Bisher versuchen die Ärzte, die Abwehr des Krankheitserregers durch Kombinationstherapien zu unterlaufen. Allerdings ist es mit herkömmlichen Mitteln nicht einfach, unter den zahlreichen Varianten die für den Patienten am besten geeignete Kombinationsstrategie zu entwickeln.

Dieser Unsicherheit soll nun ein Vorhersagemodell Abhilfe schaffen. Methoden des Deep Learning werten bekannte Datensätze zu Wirkstoffen und den Eigenschaften verschiedener Zelllinien aus und prognostizieren die Synergieeffekte verschiedener Wirkstoffkombinationen. Der Einsatz solcher Modelle könnte deutlich bessere Behandlungsstrategien erlauben, um die Überlebensrate und den Therapieerfolg von Krebspatienten zu verbessern.

Was KI in der Medizin leistet

Kosteneinsparung: Eine frühe Erkennung von Krankheiten, die Vermeidung unnötiger Tests und Behandlungen sowie eine effizientere Nutzung der Ressourcen senken die Kosten medizinischer Einrichtungen erheblich.

Zeitersparnis: KI automatisiert Routineaufgaben und verkürzt damit den Aufwand, den die Ärzteschaft und das medizinische Personal für diese Tätigkeiten aufbringen müssen. Dadurch bleibt mehr Zeit für komplexe medizinische Herausforderungen und für die Betreuung von Patienten.

Früherkennung und Diagnose: Die Auswertung großer Datenmengen durch KI ermöglicht es, Krankheiten frühzeitiger zu erkennen und präzisere Diagnosen zu stellen.

Fehlerreduktion: Der Beistand der KI bei der Diagnoseerstellung und der Planung der Behandlung verringert die Wahrscheinlichkeit von Fehlern.

Heilungserfolge: Mit KI-Hilfe sind genauere Diagnosen, personalisierte Behandlungen und eine bessere Betreuung möglich. Dies führt zu einer höheren Behandlungserfolgsrate und zu einer schnelleren Genesung der Patienten.
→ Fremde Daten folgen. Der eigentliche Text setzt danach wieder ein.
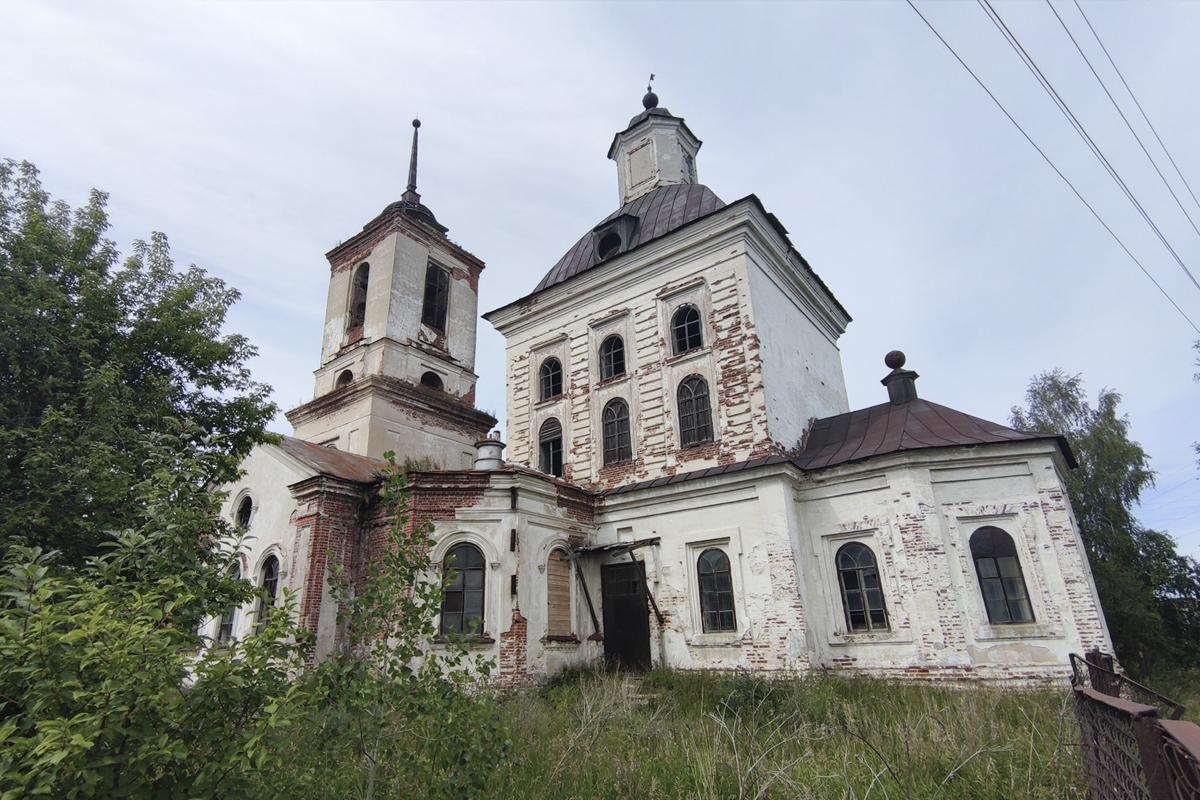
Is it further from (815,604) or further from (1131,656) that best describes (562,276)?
(1131,656)

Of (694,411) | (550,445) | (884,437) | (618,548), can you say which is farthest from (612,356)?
(884,437)

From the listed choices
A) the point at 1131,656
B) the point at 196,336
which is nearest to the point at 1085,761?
the point at 196,336

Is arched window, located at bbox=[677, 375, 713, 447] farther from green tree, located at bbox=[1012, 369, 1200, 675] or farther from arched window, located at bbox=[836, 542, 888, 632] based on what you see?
green tree, located at bbox=[1012, 369, 1200, 675]

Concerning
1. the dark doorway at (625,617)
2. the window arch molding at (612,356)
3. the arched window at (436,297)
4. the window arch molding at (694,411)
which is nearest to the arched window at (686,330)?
the window arch molding at (694,411)

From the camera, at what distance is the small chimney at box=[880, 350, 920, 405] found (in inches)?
564

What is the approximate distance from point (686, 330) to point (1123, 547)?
714 inches

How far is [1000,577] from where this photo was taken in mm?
11156

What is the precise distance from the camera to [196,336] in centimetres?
989

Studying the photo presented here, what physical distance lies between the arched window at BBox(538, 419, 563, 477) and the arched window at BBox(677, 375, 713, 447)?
3706 millimetres

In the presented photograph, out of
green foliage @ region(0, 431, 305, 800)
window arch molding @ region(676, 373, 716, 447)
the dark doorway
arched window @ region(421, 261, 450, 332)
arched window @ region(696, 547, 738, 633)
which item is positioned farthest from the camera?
arched window @ region(421, 261, 450, 332)

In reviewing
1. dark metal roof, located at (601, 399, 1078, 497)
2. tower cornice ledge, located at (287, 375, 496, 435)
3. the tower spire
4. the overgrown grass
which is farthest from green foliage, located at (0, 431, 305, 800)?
the tower spire

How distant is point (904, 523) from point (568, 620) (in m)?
6.97

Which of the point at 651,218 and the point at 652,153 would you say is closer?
the point at 651,218

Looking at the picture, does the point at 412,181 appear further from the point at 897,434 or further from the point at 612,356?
the point at 897,434
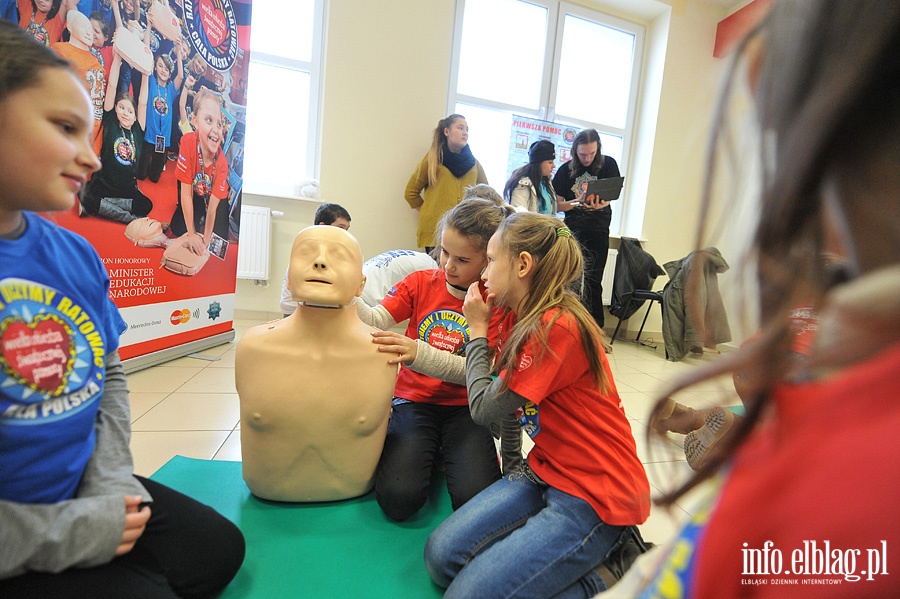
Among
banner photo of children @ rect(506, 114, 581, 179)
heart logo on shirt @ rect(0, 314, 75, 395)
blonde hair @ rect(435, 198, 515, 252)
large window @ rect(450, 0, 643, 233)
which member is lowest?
heart logo on shirt @ rect(0, 314, 75, 395)

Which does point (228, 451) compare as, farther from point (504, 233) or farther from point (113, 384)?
point (504, 233)

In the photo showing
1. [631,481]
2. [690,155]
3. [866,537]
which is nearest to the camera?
[866,537]

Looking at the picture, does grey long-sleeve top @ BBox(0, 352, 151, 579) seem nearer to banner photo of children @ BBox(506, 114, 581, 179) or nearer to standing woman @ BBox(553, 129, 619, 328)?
standing woman @ BBox(553, 129, 619, 328)

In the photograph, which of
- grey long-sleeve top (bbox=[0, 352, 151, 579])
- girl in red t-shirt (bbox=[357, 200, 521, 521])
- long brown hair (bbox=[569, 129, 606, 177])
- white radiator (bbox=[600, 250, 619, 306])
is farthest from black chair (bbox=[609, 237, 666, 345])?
grey long-sleeve top (bbox=[0, 352, 151, 579])

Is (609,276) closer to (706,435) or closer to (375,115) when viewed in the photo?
(375,115)

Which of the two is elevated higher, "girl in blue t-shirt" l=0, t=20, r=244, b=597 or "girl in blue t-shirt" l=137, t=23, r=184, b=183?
"girl in blue t-shirt" l=137, t=23, r=184, b=183

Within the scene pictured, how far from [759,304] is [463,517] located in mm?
903

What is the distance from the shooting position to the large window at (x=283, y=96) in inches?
140

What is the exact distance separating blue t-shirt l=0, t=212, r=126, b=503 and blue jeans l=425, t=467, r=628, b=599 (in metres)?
0.72

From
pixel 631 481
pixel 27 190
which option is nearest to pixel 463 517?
pixel 631 481

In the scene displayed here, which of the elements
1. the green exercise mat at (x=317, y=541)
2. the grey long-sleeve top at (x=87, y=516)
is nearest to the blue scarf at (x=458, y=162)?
the green exercise mat at (x=317, y=541)

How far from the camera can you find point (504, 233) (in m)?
1.16

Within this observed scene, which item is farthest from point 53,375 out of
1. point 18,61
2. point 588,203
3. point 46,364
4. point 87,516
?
point 588,203

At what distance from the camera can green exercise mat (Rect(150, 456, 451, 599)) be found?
1000 millimetres
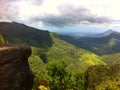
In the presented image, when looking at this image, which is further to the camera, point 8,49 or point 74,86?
point 74,86

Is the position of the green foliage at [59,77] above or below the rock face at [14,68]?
below

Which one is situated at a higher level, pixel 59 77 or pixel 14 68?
pixel 14 68

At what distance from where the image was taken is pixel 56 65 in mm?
118312

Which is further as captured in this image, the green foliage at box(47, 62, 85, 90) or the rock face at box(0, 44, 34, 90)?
the green foliage at box(47, 62, 85, 90)

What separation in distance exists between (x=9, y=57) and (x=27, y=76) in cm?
560

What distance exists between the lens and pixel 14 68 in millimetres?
42844

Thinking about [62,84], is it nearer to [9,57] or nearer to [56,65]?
[56,65]

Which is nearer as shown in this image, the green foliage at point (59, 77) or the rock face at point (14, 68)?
the rock face at point (14, 68)

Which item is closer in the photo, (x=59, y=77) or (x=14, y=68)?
(x=14, y=68)

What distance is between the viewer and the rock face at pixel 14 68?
4091cm

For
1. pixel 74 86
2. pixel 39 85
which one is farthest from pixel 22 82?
pixel 39 85

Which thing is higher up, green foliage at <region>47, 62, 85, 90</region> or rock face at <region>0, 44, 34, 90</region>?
rock face at <region>0, 44, 34, 90</region>

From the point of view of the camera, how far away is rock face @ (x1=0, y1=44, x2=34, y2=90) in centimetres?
4091

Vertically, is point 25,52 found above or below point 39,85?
above
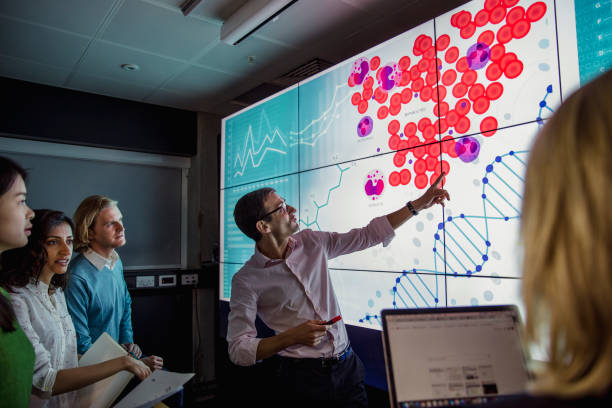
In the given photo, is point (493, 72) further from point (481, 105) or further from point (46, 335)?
point (46, 335)

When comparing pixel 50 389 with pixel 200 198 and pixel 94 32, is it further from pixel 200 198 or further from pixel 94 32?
pixel 200 198

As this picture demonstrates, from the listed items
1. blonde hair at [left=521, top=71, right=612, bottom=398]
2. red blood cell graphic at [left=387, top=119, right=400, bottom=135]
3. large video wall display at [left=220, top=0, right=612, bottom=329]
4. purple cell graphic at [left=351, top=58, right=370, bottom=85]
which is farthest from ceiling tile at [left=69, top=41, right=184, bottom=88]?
blonde hair at [left=521, top=71, right=612, bottom=398]

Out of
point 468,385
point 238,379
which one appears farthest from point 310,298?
point 238,379

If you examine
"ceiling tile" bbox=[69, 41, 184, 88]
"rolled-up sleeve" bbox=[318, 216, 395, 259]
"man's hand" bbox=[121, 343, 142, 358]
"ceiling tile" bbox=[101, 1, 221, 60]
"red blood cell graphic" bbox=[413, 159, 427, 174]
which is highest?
"ceiling tile" bbox=[69, 41, 184, 88]

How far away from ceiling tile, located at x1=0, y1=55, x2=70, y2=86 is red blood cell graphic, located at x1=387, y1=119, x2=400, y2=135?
2.67 metres

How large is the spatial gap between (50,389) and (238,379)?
7.39 ft

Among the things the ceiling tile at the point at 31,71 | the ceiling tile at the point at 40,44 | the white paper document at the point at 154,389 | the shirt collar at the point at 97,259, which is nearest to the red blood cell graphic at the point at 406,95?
the white paper document at the point at 154,389

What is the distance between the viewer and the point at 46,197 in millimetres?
3621

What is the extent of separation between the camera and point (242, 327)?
165cm

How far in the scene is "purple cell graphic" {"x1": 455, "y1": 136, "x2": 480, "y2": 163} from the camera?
6.11 ft

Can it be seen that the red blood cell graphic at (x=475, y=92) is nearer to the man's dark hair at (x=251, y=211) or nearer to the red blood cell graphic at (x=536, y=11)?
the red blood cell graphic at (x=536, y=11)

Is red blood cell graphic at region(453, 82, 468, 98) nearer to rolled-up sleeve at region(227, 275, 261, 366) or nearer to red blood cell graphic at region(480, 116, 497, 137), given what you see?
red blood cell graphic at region(480, 116, 497, 137)

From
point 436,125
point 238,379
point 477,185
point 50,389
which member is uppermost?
point 436,125

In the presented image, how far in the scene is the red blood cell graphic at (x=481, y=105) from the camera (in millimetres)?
1836
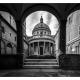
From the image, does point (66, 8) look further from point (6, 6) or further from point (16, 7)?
point (6, 6)

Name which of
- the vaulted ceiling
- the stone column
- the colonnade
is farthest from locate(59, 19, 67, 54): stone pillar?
the colonnade

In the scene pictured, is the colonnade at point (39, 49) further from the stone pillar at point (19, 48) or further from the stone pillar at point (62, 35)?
the stone pillar at point (62, 35)

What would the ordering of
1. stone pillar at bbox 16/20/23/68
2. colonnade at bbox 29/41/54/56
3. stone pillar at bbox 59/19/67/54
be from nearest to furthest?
stone pillar at bbox 16/20/23/68 → stone pillar at bbox 59/19/67/54 → colonnade at bbox 29/41/54/56

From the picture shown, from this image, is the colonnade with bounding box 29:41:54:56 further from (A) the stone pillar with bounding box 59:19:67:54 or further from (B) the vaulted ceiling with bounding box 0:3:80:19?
(B) the vaulted ceiling with bounding box 0:3:80:19

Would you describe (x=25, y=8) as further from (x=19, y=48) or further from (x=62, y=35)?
(x=62, y=35)

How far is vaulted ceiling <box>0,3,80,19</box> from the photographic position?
671 centimetres

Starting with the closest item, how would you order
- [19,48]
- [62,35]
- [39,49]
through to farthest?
1. [19,48]
2. [62,35]
3. [39,49]

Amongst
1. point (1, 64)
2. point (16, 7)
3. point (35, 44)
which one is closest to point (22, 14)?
point (16, 7)

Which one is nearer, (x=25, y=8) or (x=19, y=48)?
(x=19, y=48)

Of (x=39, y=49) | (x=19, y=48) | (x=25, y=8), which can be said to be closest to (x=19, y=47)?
(x=19, y=48)

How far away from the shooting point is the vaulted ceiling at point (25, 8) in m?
6.71

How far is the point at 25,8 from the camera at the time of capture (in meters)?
7.10

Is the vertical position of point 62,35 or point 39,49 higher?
point 62,35

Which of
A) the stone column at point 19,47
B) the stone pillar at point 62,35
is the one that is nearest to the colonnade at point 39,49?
the stone column at point 19,47
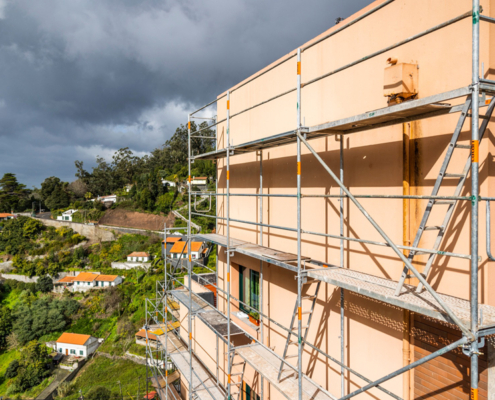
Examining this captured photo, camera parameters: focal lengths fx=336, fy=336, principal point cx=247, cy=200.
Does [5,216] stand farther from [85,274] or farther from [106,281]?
[106,281]

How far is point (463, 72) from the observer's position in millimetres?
3047

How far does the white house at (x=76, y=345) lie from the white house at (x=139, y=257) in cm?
1084

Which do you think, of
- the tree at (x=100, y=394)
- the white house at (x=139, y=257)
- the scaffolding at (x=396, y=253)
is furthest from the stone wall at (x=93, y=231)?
the scaffolding at (x=396, y=253)

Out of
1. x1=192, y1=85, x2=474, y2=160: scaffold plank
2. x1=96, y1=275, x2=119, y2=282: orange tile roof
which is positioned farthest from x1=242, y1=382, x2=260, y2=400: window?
x1=96, y1=275, x2=119, y2=282: orange tile roof

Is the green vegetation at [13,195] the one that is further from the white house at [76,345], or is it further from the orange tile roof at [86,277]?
the white house at [76,345]

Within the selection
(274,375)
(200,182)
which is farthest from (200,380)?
(200,182)

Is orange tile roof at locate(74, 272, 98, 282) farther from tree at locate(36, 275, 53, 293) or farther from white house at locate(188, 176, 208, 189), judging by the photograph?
white house at locate(188, 176, 208, 189)

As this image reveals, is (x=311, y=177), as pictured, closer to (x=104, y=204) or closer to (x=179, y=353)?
(x=179, y=353)

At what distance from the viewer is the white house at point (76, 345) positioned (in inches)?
1072

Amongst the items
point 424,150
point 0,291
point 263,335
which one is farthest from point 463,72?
point 0,291

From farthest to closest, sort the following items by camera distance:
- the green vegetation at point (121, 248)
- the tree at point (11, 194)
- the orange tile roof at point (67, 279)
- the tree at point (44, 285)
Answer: the tree at point (11, 194) < the green vegetation at point (121, 248) < the tree at point (44, 285) < the orange tile roof at point (67, 279)

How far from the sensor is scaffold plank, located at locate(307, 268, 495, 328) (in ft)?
8.04

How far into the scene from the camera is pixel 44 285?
37.3m

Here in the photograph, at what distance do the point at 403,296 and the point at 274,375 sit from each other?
2.48m
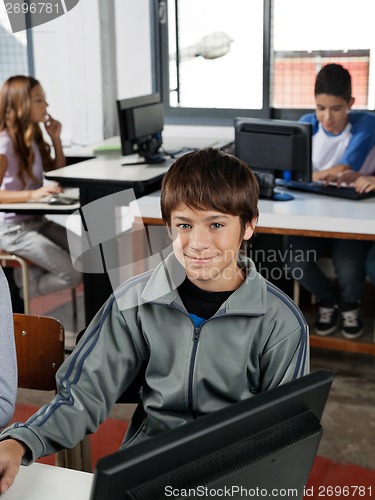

Personalisierte Medizin: Die Analyse von Patientendaten durch KI erlaubt es, individualisierte Behandlungspläne zu erstellen, die exakt auf die individuellen Bedürfnisse der Patienten zugeschnitten sind.

Risikobewertung: KI kommt bei der Prognose des Risikos von Krankheiten zum Einsatz Dies hilft den behandelnden Ärztinnen und Ärzten bei der Entscheidung für die besten Präventivaktionen.

Medikamentenentwicklung: In der Arzneimittelforschung unterstützt KI dabei, potenzielle Wirkstoffe zu identifizieren, klinische Studien zu optimieren und den Entwicklungsprozess insgesamt zu verbessern.